- **Exercise brief**
How do the lines below between the ones holding "調布市のWさんの家 (納戸は" and "Trolls birthday for", inclusive, read? Give them again exactly, with no other lines.

- **Dataset content**

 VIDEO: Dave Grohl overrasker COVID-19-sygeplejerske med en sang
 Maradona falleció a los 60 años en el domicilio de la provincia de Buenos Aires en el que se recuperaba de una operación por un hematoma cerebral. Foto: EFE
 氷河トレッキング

---

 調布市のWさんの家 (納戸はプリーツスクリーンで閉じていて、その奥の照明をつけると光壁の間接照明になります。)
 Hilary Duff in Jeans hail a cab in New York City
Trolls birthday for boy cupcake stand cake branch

- **Reply to the task**
 調布市のWさんの家 (納戸はプリーツスクリーンで閉じていて、その奥の照明をつけると光壁の間接照明になります。)
 Hilary Duff in Jeans hail a cab in New York City
Trolls birthday for boy cupcake stand cake branch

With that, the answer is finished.